21. If the lives of persons with disabilities are equally valued, they are entitled to the same protections the impugned provisions provide to non-disabled persons.l[39] The decriminalization of suicide did not make it a positive right to which equality claims attach. CCD/CACL agree with McLaughlin J. (as she then was) when she stated, "… I am of the view that this is not at base a case about discrimination under s. 15 of the Canadian Charter of Rights and Freedom, and that to treat it as such may deflect the equality jurisprudence from the true focus of s. 15…."l[40]
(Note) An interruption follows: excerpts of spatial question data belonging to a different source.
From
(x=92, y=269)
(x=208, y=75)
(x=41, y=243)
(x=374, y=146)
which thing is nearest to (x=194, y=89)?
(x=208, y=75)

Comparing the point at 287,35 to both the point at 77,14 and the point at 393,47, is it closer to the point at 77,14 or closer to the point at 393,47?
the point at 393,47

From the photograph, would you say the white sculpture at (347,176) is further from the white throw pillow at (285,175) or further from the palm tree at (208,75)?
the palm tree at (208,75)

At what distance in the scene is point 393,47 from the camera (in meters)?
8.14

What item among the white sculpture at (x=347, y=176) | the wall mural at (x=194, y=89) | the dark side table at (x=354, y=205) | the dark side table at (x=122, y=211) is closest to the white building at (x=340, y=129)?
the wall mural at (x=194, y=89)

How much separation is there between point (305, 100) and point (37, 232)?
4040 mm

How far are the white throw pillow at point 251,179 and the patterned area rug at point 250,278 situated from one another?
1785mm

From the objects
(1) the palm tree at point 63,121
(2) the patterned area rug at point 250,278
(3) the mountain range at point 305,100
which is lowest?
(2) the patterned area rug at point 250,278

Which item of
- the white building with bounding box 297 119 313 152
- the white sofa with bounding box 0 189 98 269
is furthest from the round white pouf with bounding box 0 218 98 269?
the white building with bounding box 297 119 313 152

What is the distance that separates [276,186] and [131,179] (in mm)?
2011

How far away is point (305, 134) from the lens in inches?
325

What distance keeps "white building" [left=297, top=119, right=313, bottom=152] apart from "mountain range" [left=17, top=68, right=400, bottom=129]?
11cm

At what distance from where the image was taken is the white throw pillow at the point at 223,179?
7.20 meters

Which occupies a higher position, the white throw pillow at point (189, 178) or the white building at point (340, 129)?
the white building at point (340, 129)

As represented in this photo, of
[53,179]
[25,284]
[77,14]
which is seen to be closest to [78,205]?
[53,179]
(C) AS/E Distinct from End-of-Life Treatment
22. CCD/CACL submit that there is a logical, factual, ethical and legal distinction between AS/E and end of life treatment, based on intention. AS/E are not medical treatment.[41]
23. They reject the Attorney General of Canada's concession at trial that the Canadian criminal law does not recognize a distinction between intentionally killing a person and committing an act knowing death may be a likely or foreseeable outcome. The trial judge relied upon this concession as the basis for her conclusion that there is no meaningful distinction.[42]
24. As stated by this Court in Rodriguez, the distinction is fundamental to both the criminal law and maintenance of a bright line between palliation and homicide.[43] No factual or legal change has subsequently occurred which could alter this. It is logically and ethically inconsistent to conflate well-accepted rights to refuse treatment and pain management with AS/E which is employed for the precise purpose of causing death.[44]
25. Instead of treating AS/E as if it were medical treatment, which it clearly is not, CCD/CACL submit greater attention ought be paid to whether the law of battery adequately addresses protection issues when life-ending decisions are being made.[5]
(D) Autonomy to Choose Death
26. It cannot be denied that people with disabilities are vulnerable to society's "prejudice, negative stereotypes and societal indifference."[46]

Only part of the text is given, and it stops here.